- [Problem to work on] Extract the part of the records that opens with their first line and closes with the line containing "1.77 metres", both included, and reproduce every line of it verbatim.
____
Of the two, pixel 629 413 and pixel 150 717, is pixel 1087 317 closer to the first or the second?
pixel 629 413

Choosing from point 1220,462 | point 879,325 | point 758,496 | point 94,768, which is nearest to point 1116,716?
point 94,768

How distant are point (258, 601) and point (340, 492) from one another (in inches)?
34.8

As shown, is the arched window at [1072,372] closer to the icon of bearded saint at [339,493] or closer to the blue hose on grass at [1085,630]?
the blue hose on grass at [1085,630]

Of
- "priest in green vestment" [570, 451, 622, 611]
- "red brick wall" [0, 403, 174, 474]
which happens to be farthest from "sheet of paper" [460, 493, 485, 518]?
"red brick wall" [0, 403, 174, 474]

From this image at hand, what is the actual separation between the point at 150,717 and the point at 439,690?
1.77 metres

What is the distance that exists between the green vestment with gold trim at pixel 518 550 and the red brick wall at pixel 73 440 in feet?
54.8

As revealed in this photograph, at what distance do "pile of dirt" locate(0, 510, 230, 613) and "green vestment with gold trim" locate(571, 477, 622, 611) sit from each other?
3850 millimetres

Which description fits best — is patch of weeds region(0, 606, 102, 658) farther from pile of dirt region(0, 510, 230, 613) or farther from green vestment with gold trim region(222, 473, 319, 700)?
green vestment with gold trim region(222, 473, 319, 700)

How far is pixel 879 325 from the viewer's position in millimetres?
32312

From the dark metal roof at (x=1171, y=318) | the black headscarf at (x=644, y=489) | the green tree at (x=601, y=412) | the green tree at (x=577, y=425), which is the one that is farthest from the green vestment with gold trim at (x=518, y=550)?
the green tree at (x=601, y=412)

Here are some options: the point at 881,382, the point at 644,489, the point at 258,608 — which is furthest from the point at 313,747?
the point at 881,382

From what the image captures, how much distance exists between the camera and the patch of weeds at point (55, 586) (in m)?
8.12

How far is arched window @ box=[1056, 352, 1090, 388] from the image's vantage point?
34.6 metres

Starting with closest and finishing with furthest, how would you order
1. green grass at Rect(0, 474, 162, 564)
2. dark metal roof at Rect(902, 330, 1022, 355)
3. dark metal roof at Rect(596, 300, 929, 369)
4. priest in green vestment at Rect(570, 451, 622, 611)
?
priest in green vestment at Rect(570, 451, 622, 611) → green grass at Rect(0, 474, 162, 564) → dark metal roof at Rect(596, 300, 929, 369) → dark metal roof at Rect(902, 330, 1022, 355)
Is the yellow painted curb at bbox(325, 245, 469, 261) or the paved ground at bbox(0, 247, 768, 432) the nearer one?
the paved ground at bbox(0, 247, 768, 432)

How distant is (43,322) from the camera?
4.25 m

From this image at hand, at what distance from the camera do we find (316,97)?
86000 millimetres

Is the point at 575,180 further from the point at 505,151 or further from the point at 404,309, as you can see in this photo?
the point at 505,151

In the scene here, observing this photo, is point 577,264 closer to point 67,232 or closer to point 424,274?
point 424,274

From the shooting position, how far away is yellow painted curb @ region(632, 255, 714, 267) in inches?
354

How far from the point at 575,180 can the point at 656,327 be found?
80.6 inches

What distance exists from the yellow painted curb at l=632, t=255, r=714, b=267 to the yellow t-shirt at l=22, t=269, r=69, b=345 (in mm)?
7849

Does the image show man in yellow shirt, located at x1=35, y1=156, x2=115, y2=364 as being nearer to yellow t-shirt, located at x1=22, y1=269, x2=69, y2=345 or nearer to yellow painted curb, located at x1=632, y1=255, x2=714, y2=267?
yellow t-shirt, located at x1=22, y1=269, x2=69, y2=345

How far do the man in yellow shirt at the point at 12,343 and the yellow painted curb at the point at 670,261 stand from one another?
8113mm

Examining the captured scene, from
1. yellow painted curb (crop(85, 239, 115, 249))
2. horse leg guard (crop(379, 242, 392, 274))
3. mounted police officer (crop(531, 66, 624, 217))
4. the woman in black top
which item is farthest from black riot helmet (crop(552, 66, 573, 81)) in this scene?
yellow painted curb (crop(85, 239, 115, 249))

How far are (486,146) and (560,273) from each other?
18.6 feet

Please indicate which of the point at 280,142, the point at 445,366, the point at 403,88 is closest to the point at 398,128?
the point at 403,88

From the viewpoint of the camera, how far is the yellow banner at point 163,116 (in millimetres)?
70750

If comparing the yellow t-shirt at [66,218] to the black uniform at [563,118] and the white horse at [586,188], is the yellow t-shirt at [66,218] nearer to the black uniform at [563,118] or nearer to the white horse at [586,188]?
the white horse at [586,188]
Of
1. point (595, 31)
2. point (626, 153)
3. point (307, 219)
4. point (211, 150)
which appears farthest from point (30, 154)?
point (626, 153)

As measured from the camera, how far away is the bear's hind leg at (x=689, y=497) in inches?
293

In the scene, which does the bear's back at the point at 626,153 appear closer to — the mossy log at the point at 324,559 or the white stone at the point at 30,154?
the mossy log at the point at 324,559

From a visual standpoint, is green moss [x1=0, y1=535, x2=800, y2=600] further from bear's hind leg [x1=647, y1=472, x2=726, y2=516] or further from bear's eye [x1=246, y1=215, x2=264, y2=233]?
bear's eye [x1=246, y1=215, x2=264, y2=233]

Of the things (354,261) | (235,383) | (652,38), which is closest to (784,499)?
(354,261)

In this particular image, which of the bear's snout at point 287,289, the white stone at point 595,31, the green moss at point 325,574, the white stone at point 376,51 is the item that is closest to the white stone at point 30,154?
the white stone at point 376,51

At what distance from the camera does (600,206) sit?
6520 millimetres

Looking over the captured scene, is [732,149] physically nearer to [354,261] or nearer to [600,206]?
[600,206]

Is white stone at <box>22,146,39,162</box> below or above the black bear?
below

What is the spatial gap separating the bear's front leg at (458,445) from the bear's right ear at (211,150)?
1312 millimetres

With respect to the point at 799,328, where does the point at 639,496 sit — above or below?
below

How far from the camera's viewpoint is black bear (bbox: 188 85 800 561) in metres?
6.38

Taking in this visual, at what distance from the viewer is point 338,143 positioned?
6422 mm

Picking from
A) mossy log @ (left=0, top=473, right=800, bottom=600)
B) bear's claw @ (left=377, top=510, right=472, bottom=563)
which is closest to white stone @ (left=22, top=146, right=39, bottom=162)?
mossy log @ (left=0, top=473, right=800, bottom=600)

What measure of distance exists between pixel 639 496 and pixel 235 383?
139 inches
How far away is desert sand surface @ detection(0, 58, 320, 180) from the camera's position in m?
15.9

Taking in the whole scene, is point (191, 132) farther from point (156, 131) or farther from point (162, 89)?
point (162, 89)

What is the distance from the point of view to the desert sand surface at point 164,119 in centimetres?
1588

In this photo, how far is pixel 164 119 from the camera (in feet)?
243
____
- [Reply to the exercise]
Of the two, pixel 629 413 and pixel 150 717, is pixel 1087 317 closer to the first or the second?
pixel 629 413

Choosing from point 1220,462 | point 879,325 | point 758,496 | point 94,768, which is nearest to point 1116,716?
point 94,768

How distant are point (258, 601) and point (340, 492) from one another (in inches)?
34.8

As shown, is the arched window at [1072,372] closer to the icon of bearded saint at [339,493] or closer to the blue hose on grass at [1085,630]?
the blue hose on grass at [1085,630]

Of
- "priest in green vestment" [570, 451, 622, 611]
- "red brick wall" [0, 403, 174, 474]
which happens to be farthest from "sheet of paper" [460, 493, 485, 518]?
"red brick wall" [0, 403, 174, 474]

From this image at hand, what is the actual separation between the point at 150,717 and the point at 439,690?
1.77 metres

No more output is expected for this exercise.